Kalkınma Odaklı Stratejik Araştırmalar Merkezi (KOSAM) iki farklı rapor ile gelişmiş ülkelerde yaygın şekilde uygulanan ve iş dünyasının ekonomi yönetiminden talepleri arasında yer alan bölgesel ve sektörel asgari ücret konularını raporlaştırdı. Bölgesel asgari ücret çalışmasında, "Bölgesel Asgari Ücret modeli için önerilen ilk yaklaşımda, asgari ücret tespit komisyonu tarafından belirlenecek bölgesel asgari ücretin alt ve üst sınırları için farklı alternatifler söz konusu olabilir. Asgari ücretin alt ve üst sınırları arasında önemli bir farklılık oluşturularak üretim ve yatırımların az gelişmiş bölgelere yönlendirilmesi, bölgesel gelişme politikaları açısından olumlu değerlendirilebilir.

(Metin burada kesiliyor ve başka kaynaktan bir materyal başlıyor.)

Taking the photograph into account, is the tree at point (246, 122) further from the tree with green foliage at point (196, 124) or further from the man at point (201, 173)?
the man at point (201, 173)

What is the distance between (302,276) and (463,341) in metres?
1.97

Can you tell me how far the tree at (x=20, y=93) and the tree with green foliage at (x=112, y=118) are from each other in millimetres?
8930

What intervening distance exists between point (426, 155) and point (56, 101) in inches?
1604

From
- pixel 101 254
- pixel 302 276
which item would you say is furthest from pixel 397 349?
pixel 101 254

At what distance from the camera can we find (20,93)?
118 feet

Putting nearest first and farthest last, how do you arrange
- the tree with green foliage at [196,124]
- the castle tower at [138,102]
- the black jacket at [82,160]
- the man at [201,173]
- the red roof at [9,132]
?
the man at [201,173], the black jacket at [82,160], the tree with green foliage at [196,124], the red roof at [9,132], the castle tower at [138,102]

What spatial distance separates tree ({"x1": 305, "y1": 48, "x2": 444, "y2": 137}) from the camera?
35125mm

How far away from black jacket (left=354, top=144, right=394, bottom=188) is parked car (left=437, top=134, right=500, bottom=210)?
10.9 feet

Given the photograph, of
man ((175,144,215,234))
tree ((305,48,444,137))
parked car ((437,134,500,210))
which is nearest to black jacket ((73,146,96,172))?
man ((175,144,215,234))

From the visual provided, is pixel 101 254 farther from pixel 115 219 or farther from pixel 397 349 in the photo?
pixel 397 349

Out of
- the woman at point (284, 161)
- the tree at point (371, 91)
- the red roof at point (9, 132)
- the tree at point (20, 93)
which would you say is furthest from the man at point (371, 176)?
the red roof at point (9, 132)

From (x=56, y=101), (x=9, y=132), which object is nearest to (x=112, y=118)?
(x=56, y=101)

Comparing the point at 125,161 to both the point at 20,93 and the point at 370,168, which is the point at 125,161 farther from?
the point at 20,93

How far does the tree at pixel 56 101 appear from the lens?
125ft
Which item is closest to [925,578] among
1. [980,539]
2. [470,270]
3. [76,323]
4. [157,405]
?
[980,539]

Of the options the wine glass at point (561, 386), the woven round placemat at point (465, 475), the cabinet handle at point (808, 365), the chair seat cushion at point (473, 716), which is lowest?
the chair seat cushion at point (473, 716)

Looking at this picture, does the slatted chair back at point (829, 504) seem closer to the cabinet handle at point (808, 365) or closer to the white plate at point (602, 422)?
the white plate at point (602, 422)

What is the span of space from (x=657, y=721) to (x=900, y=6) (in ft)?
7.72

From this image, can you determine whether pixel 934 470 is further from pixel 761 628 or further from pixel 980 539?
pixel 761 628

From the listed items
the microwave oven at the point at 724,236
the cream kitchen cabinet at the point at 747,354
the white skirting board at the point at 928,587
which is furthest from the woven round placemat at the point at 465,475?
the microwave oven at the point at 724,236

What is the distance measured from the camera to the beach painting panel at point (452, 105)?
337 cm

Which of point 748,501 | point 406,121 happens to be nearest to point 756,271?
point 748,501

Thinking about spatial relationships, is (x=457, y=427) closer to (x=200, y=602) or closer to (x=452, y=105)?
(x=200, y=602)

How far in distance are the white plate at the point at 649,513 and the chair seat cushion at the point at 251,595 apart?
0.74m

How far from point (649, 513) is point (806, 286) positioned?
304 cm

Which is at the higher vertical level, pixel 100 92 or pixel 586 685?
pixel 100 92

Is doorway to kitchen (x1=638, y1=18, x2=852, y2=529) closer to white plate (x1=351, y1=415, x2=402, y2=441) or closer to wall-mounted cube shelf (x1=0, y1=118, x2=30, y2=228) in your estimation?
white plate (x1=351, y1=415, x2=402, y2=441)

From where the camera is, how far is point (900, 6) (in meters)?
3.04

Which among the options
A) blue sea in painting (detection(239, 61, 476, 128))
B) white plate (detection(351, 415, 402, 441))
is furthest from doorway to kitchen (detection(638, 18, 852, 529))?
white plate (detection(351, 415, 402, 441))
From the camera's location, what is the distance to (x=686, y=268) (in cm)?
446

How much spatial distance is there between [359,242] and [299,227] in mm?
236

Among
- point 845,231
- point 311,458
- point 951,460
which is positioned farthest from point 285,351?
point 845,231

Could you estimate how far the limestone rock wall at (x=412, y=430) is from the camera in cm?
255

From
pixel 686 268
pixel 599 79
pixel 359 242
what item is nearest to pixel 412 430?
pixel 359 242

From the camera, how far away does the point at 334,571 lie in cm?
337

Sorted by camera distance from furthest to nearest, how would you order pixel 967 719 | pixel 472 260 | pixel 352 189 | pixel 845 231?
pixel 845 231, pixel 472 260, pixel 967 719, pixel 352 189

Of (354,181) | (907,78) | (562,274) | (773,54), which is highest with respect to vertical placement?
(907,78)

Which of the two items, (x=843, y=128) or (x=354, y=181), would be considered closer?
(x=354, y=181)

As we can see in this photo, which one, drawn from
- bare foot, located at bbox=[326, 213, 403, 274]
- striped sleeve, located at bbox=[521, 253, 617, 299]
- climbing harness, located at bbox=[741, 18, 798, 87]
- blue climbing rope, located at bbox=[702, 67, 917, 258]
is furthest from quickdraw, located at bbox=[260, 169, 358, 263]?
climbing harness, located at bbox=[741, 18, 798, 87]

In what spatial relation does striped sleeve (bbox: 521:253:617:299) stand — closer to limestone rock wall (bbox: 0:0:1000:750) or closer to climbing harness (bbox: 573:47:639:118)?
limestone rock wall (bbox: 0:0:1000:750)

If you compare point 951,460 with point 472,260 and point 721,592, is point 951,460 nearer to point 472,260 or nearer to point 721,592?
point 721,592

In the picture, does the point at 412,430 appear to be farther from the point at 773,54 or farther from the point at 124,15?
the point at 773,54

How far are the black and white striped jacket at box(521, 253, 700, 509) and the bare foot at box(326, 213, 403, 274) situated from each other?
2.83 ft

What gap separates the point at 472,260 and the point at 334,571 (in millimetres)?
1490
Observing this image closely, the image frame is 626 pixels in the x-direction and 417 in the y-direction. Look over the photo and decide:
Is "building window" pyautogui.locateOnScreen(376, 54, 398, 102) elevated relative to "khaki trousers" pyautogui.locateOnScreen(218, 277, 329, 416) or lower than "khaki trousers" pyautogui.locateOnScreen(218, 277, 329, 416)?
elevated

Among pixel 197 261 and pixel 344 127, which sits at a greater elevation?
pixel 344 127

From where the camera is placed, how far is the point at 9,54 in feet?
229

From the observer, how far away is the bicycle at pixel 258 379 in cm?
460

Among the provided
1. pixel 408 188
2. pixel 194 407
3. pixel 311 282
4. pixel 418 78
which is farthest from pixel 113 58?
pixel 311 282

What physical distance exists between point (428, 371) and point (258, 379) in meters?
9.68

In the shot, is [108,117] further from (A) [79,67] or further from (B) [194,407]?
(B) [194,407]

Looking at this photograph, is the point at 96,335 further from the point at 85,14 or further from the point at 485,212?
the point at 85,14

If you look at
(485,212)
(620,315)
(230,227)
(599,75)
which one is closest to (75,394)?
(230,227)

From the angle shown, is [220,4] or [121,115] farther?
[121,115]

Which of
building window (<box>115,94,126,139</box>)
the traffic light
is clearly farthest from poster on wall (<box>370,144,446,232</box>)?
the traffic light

Ancak, az gelişmiş bölgelerde mevcut asgari ücretin aşırı ölçüde düşürülmesi konusunda taraflar arasında uzlaşma sağlama imkânı sınırlı iken sosyal ve siyasi sorunlar oluşturma olasılığı da bulunmaktadır." denildi. Raporda, "Ülkemiz sosyoekonomik dengesine katkı sağlayacak, gelir düzeyindeki farklılıkları giderecek, vergi gelirini arttıracak ve bölgesel kalkınmaya fayda sağlayacak model öneren bu çalışmanın, ülke genelinde asgari ücretli çalışan sayısının oranını azaltması da beklenmektedir." denildi.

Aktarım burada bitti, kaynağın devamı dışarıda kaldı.